- Exercise details
In the entries from the line containing "Which is farthest from the camera, given" through the line containing "2999 millimetres", inclusive, change "water reflection" to "pond reflection" and give back only those lines with nothing else altered.

Stored entries
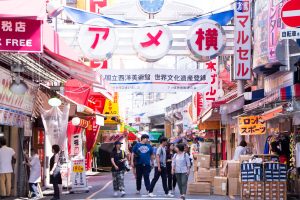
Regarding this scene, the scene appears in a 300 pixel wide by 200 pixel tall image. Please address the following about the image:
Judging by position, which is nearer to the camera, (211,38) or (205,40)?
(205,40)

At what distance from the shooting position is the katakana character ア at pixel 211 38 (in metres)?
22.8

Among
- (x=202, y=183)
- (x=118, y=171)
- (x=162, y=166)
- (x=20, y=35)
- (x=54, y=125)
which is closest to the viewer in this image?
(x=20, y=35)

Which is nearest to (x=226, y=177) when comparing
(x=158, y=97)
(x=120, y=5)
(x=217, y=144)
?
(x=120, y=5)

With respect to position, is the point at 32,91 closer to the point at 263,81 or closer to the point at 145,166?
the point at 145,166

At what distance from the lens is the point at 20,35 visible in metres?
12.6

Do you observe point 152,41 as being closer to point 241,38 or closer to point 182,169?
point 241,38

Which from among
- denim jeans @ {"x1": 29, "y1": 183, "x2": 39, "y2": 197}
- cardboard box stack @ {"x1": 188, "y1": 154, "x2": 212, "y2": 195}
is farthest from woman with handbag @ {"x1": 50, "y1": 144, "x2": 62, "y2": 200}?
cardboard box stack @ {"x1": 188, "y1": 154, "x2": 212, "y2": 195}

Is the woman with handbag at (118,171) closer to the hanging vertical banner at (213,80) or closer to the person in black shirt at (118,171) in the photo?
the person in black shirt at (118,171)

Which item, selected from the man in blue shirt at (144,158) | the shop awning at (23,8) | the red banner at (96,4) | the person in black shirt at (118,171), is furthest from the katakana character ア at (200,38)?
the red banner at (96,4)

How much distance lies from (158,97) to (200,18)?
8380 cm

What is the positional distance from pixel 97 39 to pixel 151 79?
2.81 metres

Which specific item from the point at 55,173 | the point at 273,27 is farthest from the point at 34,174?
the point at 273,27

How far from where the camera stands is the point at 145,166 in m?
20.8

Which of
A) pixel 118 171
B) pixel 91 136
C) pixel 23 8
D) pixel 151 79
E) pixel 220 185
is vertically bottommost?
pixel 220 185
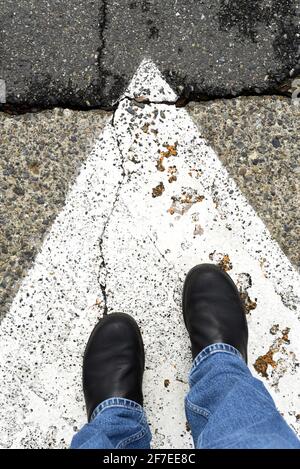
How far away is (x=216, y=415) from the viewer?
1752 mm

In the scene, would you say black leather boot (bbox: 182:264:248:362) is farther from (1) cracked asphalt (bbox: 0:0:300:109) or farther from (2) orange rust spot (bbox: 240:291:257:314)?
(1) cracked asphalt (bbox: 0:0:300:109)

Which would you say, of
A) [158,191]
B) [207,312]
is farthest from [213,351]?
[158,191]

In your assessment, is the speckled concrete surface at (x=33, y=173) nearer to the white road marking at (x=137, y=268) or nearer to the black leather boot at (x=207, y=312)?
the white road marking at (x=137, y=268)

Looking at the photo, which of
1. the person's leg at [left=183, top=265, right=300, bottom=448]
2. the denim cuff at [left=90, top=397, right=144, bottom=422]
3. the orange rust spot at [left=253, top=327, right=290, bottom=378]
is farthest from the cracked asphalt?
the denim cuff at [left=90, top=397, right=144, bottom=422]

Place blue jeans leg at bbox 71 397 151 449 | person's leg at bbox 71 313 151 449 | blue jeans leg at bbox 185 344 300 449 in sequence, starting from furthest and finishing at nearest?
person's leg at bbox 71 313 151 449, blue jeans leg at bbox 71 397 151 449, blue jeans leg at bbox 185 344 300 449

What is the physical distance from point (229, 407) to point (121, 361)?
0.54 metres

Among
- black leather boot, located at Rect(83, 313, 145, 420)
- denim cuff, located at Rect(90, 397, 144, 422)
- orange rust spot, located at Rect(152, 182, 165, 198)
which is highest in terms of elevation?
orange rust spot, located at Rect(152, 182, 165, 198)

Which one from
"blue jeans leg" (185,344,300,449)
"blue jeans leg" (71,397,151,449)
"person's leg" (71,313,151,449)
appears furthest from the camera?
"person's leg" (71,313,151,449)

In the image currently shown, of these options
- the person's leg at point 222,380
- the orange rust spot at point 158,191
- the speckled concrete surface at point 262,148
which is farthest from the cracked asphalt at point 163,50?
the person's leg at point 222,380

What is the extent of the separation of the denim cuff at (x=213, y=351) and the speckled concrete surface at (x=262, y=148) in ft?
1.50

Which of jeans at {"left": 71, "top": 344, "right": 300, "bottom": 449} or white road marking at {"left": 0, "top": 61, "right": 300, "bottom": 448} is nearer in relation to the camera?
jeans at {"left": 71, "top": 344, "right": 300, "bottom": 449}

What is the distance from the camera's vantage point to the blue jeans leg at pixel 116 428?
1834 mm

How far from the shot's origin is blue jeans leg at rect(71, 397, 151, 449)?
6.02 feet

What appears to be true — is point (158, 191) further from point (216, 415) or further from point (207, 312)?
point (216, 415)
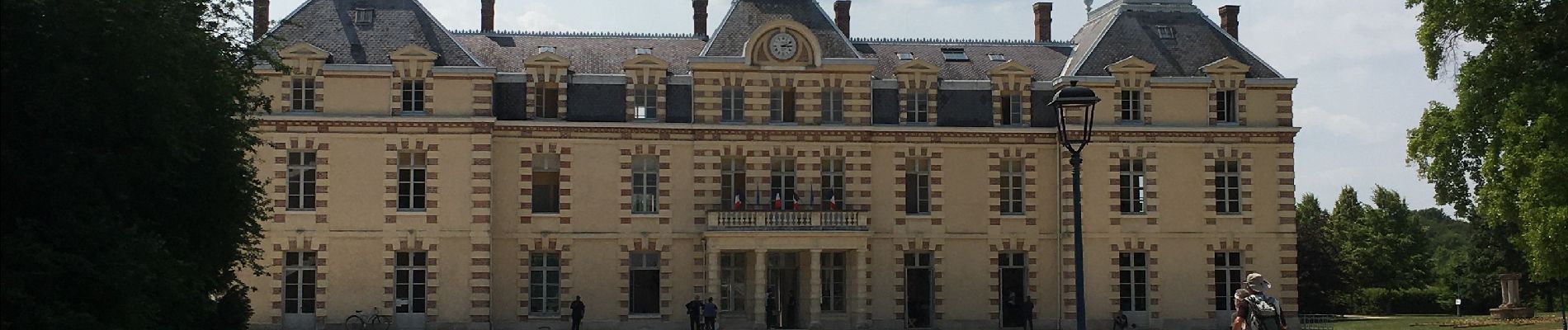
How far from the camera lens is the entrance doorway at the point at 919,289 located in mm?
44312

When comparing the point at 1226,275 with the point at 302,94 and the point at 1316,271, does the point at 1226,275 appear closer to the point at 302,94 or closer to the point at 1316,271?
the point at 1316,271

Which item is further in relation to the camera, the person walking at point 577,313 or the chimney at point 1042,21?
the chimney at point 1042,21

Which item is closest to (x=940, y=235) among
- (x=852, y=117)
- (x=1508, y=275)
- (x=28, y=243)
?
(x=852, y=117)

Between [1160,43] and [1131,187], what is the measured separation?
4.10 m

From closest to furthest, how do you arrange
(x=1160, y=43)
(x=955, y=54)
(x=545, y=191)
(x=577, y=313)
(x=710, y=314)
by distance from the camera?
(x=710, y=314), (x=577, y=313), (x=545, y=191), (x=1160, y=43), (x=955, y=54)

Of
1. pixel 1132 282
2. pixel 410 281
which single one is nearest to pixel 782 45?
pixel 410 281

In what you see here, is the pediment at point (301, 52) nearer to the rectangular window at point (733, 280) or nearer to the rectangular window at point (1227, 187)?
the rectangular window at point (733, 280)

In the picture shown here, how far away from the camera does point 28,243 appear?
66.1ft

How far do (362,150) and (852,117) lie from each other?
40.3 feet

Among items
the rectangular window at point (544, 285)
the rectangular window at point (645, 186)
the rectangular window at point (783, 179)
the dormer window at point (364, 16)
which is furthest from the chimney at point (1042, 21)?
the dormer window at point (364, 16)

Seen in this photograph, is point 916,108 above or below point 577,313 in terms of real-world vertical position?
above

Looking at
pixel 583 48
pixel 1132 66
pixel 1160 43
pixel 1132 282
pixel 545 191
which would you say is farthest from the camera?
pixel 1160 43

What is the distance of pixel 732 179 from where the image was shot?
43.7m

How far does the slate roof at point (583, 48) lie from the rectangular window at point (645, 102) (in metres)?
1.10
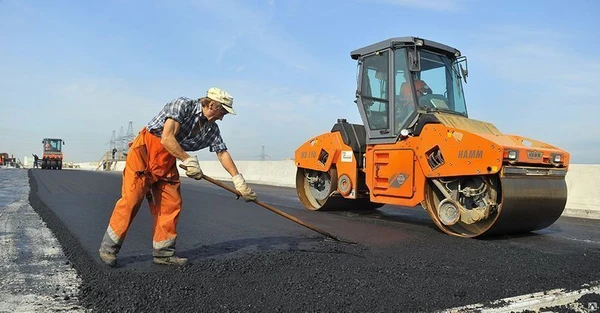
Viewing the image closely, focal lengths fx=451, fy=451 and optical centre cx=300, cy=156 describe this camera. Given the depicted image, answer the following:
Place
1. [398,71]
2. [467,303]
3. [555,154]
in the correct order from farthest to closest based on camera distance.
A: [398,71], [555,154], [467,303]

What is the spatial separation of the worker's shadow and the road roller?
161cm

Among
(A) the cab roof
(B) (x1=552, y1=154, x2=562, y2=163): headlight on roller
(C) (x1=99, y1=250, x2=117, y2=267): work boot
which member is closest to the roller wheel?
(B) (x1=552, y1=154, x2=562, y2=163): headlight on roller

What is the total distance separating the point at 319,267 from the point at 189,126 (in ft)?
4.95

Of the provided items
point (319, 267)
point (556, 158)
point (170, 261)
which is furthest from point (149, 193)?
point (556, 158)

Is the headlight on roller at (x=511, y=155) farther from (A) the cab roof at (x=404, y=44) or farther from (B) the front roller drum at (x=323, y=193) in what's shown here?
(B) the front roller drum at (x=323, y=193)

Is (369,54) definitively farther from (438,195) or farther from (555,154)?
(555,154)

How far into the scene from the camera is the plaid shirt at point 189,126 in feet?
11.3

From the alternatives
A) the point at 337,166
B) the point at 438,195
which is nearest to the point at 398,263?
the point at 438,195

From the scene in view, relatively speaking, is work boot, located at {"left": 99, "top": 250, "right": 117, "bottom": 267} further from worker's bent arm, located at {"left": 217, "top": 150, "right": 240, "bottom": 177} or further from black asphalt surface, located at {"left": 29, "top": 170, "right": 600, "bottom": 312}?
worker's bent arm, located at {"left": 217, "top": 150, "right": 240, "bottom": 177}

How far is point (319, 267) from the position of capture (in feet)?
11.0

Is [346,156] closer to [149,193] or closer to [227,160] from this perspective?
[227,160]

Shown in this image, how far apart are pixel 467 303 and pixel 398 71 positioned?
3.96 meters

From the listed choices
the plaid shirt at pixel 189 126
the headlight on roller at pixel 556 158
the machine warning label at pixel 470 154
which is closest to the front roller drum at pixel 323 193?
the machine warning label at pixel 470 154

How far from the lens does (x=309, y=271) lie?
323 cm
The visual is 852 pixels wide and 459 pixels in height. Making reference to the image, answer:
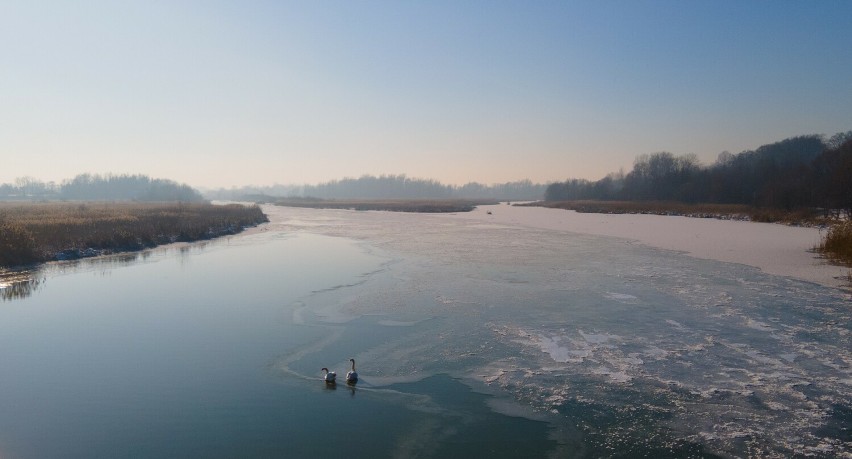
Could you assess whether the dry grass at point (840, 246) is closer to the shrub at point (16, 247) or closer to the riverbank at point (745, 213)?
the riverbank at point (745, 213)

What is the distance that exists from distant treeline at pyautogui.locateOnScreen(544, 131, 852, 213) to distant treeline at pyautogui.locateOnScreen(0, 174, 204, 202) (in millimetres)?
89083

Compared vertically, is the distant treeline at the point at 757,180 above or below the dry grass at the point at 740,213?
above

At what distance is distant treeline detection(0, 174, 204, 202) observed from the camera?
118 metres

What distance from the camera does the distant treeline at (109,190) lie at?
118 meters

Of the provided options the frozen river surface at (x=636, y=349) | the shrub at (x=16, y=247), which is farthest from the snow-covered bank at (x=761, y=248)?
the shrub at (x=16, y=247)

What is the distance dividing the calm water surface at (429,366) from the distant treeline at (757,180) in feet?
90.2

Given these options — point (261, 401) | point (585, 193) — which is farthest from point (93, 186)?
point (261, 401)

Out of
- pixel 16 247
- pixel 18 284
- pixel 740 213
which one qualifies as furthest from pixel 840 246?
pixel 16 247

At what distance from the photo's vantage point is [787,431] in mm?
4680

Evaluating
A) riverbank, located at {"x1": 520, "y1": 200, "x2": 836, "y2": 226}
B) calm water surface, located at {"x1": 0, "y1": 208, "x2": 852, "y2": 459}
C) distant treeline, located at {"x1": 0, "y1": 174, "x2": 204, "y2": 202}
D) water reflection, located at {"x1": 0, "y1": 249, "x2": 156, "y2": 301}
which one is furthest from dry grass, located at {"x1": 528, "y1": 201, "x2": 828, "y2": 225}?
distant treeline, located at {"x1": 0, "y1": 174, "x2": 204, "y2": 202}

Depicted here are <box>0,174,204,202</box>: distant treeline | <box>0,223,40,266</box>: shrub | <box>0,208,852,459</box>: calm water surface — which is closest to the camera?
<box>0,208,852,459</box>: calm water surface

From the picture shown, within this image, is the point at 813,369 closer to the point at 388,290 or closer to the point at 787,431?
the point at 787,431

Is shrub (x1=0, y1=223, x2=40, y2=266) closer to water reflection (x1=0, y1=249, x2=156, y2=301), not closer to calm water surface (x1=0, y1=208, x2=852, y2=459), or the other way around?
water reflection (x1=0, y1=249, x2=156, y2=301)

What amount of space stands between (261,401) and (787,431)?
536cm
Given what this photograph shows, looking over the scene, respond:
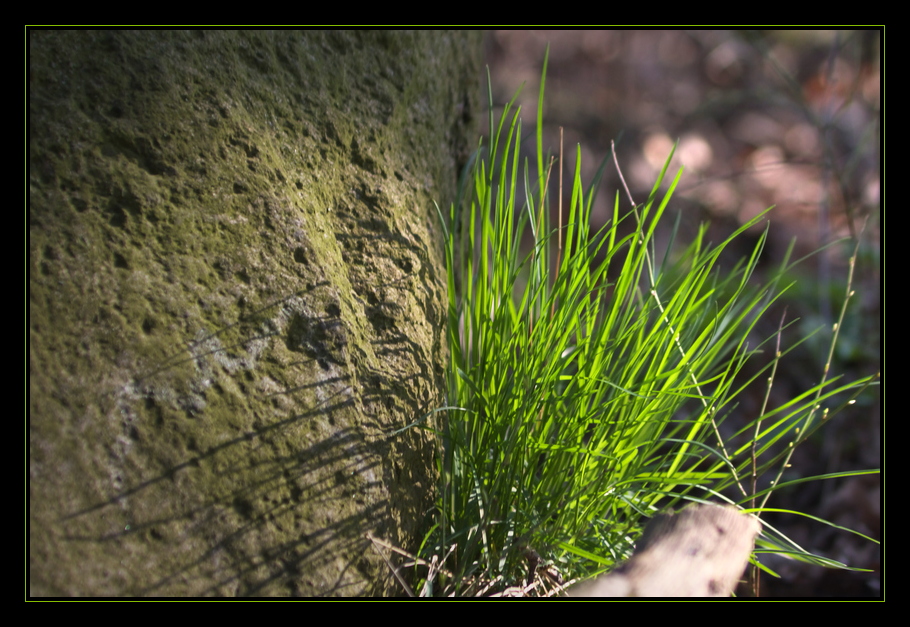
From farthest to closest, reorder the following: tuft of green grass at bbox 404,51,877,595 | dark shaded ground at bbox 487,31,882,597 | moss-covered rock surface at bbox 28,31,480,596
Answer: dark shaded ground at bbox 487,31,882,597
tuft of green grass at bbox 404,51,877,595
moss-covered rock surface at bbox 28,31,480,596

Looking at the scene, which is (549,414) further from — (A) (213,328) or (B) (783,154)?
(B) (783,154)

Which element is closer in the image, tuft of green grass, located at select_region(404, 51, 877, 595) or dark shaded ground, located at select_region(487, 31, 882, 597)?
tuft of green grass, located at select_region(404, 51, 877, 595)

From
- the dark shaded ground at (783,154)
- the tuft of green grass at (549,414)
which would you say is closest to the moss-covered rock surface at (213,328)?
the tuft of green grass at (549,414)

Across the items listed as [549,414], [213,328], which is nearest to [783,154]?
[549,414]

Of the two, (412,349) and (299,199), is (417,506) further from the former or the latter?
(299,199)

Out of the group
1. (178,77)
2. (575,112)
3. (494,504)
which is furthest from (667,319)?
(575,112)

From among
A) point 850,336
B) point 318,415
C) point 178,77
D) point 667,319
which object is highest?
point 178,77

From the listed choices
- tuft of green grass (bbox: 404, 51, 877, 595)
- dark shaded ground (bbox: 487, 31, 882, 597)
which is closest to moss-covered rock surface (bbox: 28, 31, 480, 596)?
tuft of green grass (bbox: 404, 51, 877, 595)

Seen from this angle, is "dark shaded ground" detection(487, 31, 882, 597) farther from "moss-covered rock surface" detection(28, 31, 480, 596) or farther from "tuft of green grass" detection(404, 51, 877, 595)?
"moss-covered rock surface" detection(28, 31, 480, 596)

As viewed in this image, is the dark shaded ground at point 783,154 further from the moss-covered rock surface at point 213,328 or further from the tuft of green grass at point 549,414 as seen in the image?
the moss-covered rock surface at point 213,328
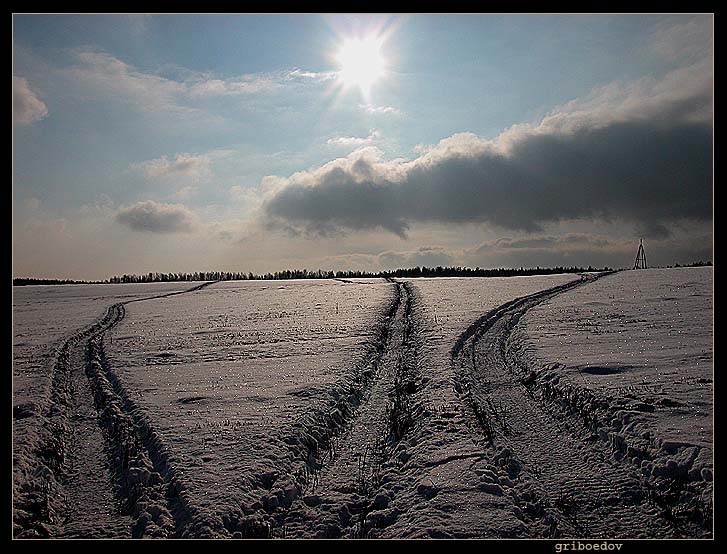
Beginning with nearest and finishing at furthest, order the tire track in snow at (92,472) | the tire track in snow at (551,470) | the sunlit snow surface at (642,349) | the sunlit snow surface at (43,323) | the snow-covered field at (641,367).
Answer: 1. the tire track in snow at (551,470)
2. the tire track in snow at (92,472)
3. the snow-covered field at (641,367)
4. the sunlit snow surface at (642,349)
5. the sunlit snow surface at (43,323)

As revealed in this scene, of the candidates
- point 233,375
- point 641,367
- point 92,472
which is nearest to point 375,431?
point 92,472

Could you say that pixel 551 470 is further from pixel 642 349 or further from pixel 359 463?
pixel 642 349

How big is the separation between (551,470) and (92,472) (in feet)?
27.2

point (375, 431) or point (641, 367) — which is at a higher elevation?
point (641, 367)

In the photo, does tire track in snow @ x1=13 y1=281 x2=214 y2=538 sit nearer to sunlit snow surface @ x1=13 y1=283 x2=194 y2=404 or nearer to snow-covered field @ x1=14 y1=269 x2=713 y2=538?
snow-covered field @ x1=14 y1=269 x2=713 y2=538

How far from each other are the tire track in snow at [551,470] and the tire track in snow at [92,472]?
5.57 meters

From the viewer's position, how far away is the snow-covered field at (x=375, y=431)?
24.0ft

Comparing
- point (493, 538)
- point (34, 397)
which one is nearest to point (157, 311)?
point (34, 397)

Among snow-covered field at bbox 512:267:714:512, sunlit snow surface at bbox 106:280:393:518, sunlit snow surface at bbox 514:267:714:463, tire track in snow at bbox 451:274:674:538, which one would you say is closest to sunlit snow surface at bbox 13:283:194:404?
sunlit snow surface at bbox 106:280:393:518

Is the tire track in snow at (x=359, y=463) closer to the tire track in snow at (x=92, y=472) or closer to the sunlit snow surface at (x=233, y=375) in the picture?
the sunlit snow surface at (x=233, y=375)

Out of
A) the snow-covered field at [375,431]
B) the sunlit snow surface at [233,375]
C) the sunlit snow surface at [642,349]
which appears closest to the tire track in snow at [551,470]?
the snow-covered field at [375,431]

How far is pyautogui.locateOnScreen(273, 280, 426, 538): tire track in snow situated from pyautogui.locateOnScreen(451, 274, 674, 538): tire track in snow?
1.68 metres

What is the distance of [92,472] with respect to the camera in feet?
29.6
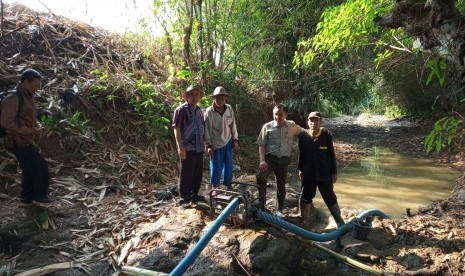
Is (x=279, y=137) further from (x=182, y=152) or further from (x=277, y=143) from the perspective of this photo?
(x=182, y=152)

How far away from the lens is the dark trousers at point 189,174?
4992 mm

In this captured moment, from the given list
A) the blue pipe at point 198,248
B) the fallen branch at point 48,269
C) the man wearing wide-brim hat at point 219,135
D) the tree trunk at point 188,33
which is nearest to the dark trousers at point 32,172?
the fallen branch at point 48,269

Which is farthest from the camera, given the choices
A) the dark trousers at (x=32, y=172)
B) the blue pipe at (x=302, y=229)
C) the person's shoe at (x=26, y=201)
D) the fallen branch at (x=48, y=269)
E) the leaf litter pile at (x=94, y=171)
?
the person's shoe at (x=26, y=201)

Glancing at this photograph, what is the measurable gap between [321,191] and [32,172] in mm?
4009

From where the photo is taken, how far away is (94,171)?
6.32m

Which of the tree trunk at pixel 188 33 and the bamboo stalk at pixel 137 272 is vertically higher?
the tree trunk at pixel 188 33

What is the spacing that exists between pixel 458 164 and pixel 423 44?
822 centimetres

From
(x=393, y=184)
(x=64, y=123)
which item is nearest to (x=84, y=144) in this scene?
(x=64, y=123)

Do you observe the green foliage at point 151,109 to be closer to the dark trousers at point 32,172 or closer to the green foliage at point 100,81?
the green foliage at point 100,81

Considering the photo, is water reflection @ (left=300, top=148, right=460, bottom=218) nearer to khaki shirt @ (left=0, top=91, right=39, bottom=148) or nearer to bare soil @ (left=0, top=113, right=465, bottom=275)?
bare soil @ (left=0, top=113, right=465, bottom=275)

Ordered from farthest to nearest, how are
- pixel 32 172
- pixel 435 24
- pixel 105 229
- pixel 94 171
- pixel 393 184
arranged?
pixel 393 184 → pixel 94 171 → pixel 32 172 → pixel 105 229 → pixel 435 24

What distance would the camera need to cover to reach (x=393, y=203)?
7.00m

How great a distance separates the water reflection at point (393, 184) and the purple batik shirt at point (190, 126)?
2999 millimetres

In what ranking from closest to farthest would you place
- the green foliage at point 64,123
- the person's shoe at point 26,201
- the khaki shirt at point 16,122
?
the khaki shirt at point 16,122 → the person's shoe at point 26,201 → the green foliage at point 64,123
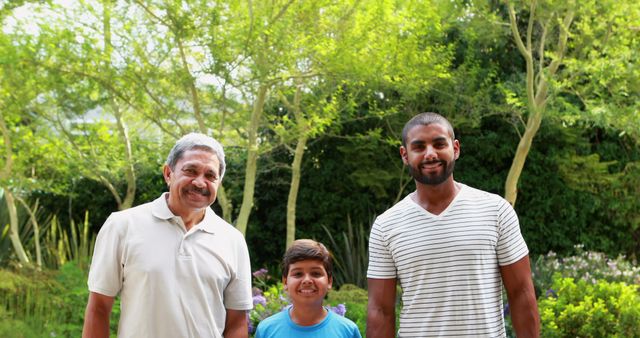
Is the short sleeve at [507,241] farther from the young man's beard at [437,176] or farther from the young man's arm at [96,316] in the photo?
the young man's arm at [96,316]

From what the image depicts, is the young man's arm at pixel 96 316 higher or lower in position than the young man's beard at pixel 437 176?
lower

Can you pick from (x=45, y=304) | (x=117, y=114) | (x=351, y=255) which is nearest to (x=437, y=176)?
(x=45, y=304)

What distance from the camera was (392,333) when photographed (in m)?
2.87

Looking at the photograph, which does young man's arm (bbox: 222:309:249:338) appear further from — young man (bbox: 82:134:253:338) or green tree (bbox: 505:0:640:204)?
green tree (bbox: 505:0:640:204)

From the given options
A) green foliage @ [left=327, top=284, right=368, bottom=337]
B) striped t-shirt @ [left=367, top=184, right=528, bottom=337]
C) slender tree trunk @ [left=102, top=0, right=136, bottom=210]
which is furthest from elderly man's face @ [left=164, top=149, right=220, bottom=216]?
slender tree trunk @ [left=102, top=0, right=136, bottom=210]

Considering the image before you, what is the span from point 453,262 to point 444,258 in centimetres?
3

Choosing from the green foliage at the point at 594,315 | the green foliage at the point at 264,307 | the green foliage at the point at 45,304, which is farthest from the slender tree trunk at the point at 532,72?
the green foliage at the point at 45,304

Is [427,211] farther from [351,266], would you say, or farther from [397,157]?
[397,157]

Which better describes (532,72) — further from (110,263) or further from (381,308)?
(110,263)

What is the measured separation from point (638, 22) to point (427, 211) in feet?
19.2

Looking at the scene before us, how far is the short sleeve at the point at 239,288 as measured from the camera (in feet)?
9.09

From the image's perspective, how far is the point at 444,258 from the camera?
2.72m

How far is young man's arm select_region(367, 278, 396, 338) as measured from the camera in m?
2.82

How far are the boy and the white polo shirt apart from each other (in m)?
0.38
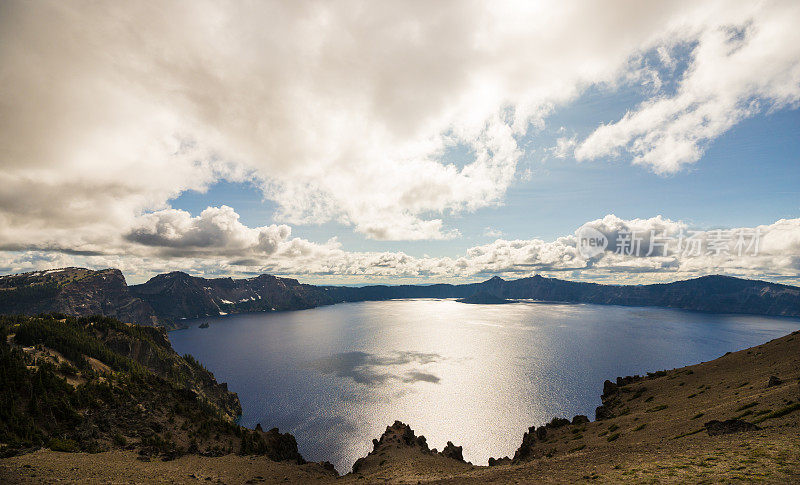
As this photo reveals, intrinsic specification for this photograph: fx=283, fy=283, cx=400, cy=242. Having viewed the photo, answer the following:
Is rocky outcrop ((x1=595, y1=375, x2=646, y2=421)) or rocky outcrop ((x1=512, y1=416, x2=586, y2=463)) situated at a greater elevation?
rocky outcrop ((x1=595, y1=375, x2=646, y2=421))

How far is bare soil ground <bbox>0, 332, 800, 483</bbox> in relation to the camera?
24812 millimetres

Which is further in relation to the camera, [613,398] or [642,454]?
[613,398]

- Task output
Which is farthest from the camera, given the choices
A) the dark trousers at (x=32, y=172)
B) the blue pipe at (x=302, y=229)
C) the person's shoe at (x=26, y=201)
D) the fallen branch at (x=48, y=269)
E) the leaf litter pile at (x=94, y=171)
?
the person's shoe at (x=26, y=201)

Glancing at this photograph, what is the measurable gap between [321,191] and [32,172] in mm?
4009

From where the photo is taken, how far away is (94,171)?
6.32m

Which of the tree trunk at pixel 188 33 and the bamboo stalk at pixel 137 272 is vertically higher?
the tree trunk at pixel 188 33

What is the spacing that exists between pixel 458 164 and pixel 423 44?
822 centimetres

From
(x=393, y=184)
(x=64, y=123)
which item is nearest to (x=84, y=144) in this scene?
(x=64, y=123)

Do you observe the green foliage at point 151,109 to be closer to the dark trousers at point 32,172 or closer to the green foliage at point 100,81?
the green foliage at point 100,81

Considering the photo, is pond reflection @ (left=300, top=148, right=460, bottom=218) nearer to khaki shirt @ (left=0, top=91, right=39, bottom=148) or nearer to bare soil @ (left=0, top=113, right=465, bottom=275)?
bare soil @ (left=0, top=113, right=465, bottom=275)

Ordered from farthest to nearest, how are
- pixel 32 172
- pixel 435 24
- pixel 105 229
- pixel 94 171
- pixel 393 184
arranged?
pixel 393 184 → pixel 94 171 → pixel 32 172 → pixel 105 229 → pixel 435 24

What distance would the camera need to cover to reach (x=393, y=203)?
7.00m

How great a distance separates the pond reflection at point (393, 184) and the purple batik shirt at point (190, 126)?
2999 millimetres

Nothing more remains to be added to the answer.